Canadians come wooing Delhi
September has proved to be quite a 'substantial' month for Indo-Canadian relationship, writes Gurmukh Singh.india Updated: Dec 18, 2005 23:18 IST
In her concluding remarks at the end of the 11th Technology Summit between India and Canada in New Delhi this week when Canadian high commissioner Lucie Edwards said that after the success of this summit her next wish was to bring a Canadian cricket team to India, the audience roared with laughter.
The honourable lady had her finger very well on the Indian pulse, for Indians are crazy about cricket.
Well, Canadians -- minnows in cricket -- may hold no lessons for Indians -- giants in cricket, New Delhi needs every bit of technical know how in which this North American country is a world leader.
As we had mentioned in this column last week, Indo-Canadian relations are deepening rapidly, and September has proved to be quite a "substantial" month for this relationship.
Canadian international trade minister Jim Peterson was in India as part of a 100-member trade delegation for this week's Technology Summit. He held talks with Indian science and technology minister Kapil Sibal. India, said Peterson, was among the four countries Canada had prioritised for cooperation in science, technology and biotechnology. In fact, India topped their list in biotechnology.
"Our two countries are ideally placed for cooperation in science and technology as they have a vast pool of talent ... the two are technology-driven democracies and civil societies,'' he said after his talks with Sibal. For his part, the Indian minister said India was open to cooperation with any country for its betterment.
The main aim of the summit was to give thrust to cooperation between private and public sectors in the two countries. And the summit yielded immediate dividends when Indian pharmaceutical giant Ranbaxy announced that they were entering Canada.
It may be mentioned that many top Indian IT companies such as Infosys, Wipro and Tata Consultancy have already set up shop in Canada as Ottawa pursues 'look east policy' in trade and commerce.
When Peterson landed in Delhi, Canada's environment minister Stephane Dion had just left Delhi after extensive talks with his Indian counterpart and others on cooperation in the field of environment. The visit came just two months before Canada holds the UN Climate Change Conference in Montreal in November.

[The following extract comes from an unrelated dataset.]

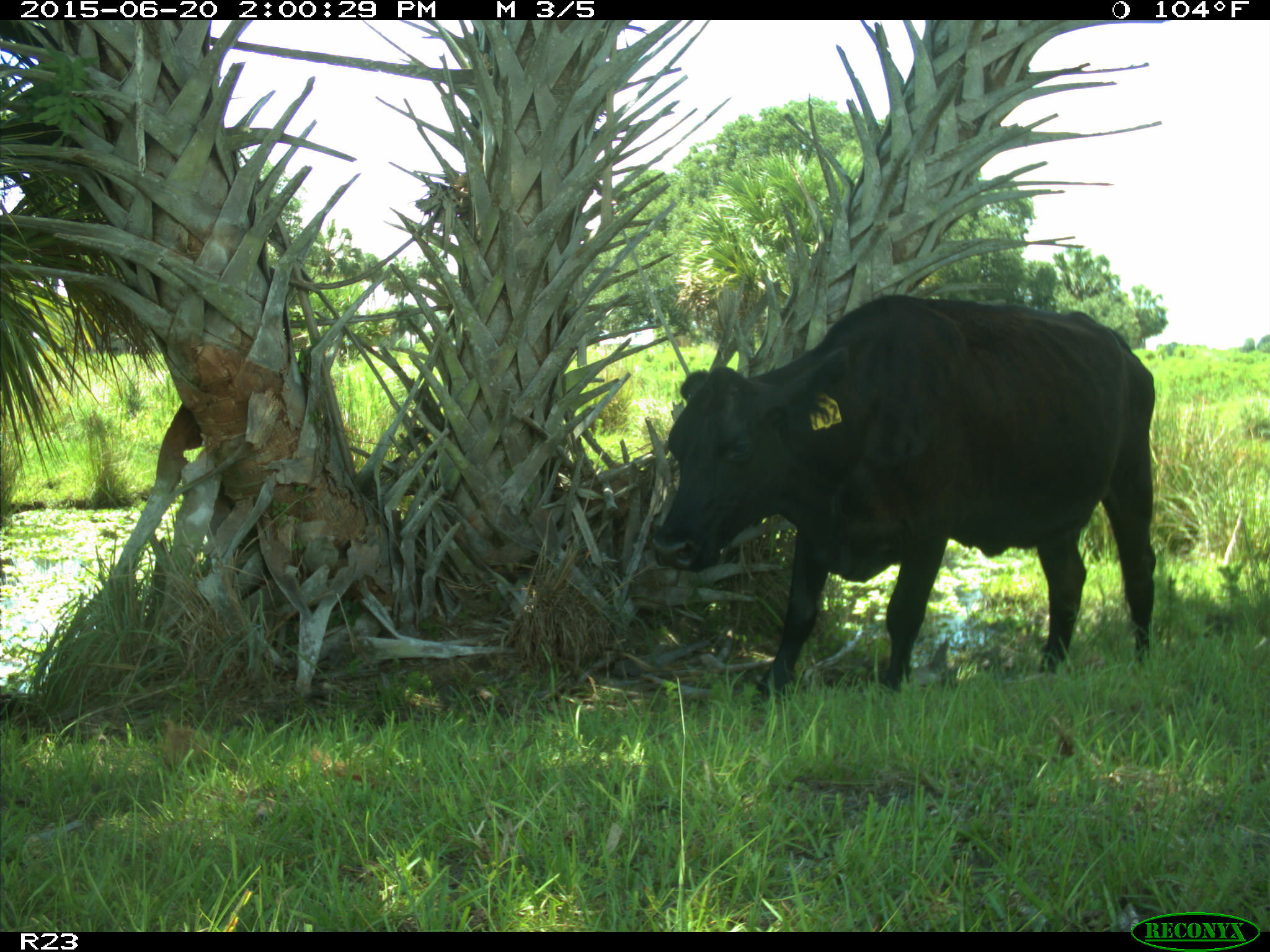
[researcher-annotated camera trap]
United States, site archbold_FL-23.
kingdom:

Dion was quite categorical in stating that Canada attached great importance to India, as it was an emerging superpower, which would play an important role in this field in the future. It must be remembered that India is a signatory to all major international accords on environment and pollution, including the Kyoto agreement and the UN Climate Change accord.
Apart from these high-profile visits from Ottawa, the Canadian high commission also organised the first edition of the Banff Mountain Film Festival in New Delhi this month. Held at the Vasant Valley School, the film festival invited students from 40-odd schools of the Indian capital to watch the world's major films on the mountains.

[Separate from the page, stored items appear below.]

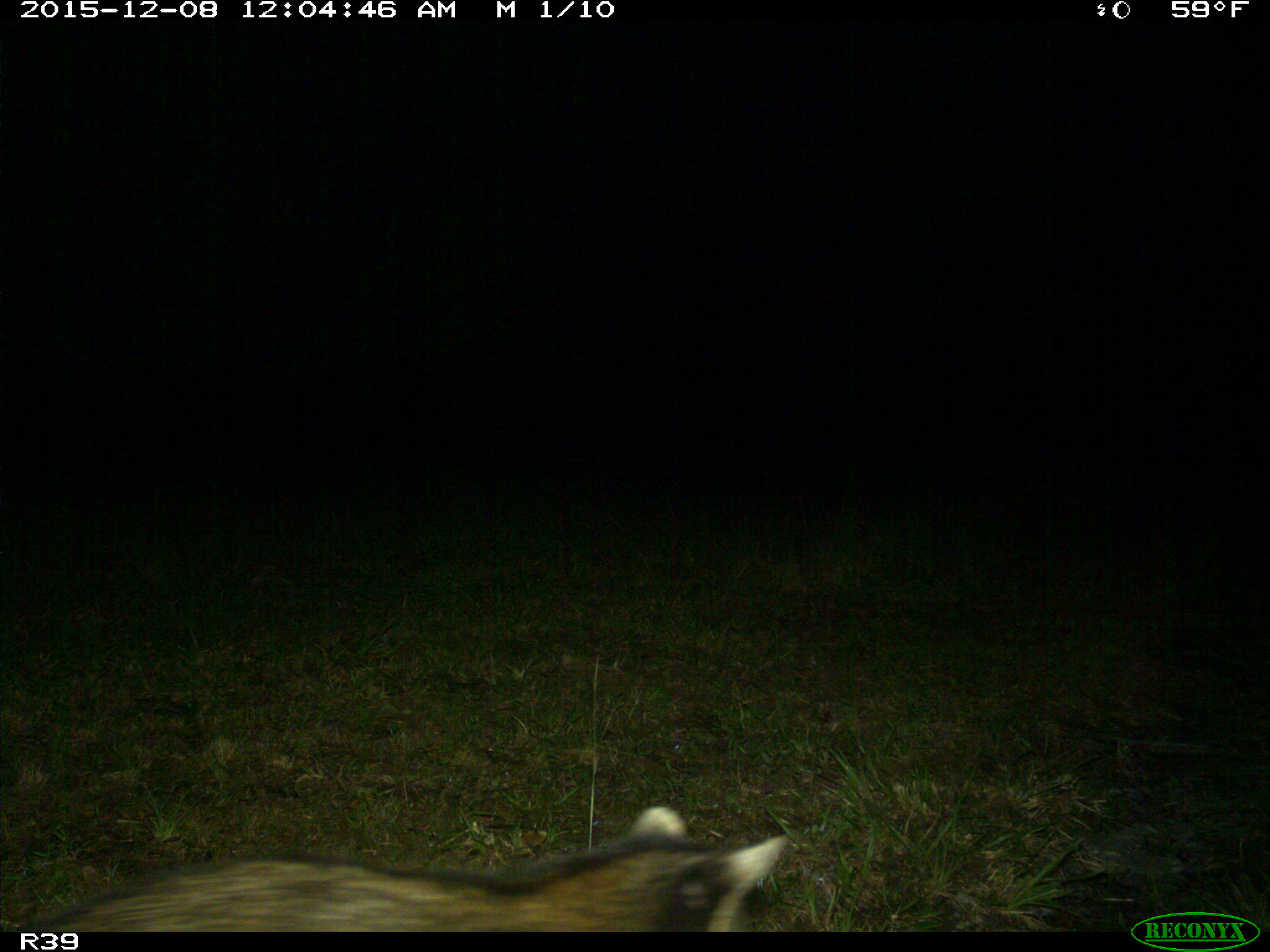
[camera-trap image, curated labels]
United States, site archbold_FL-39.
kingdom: Animalia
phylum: Chordata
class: Mammalia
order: Carnivora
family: Procyonidae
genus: Procyon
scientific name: Procyon lotor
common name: common raccoon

The 100-member delegation had a substantial representation of universities and research institutes as Canada vies with other western nations like the UK, Australia and New Zealand to woo Indian students to enrol in its universities.
The number of Indians going to Canada for higher education has been rising by about 25 per cent each year in recent times. Many Indian universities have collaborative agreements with Canadian universities.
With 90-odd universities -- many of rated, as among the best in the world -- Canada is a world leader in higher education and research. And this country leads G7 nations in R & D funding.
As Dr Karen McBride, vice-president (international) of the Association of Universities & Colleges of Canada, pointed out at the New Delhi Technology Summit, Canadian institutions have about 4,000 collaborations worldwide. That's why "Canada has become a hot spot" in the field of higher education and research, she added.
Which is true. Canadian universities have produced more than 300,000 graduates and 1.5 million undergraduates during the last decade.
The name Toon Boom is synonymous with animation and Canada. This world leader in animation has considerable 'presence' in India through collaboration with UTV, DataQuest, Toonz India, etc.
With the Indian animation industry growing by 30 per cent yearly -- its current size of $2 billion will double within three years -- and cable TV by 11 per cent, the scope for cooperation between the two countries in this field is immense.
Looks like the Indo-Canadian honeymoon has begun in earnest after all those lost years -- actually months -- after Pokhran II in May 1998.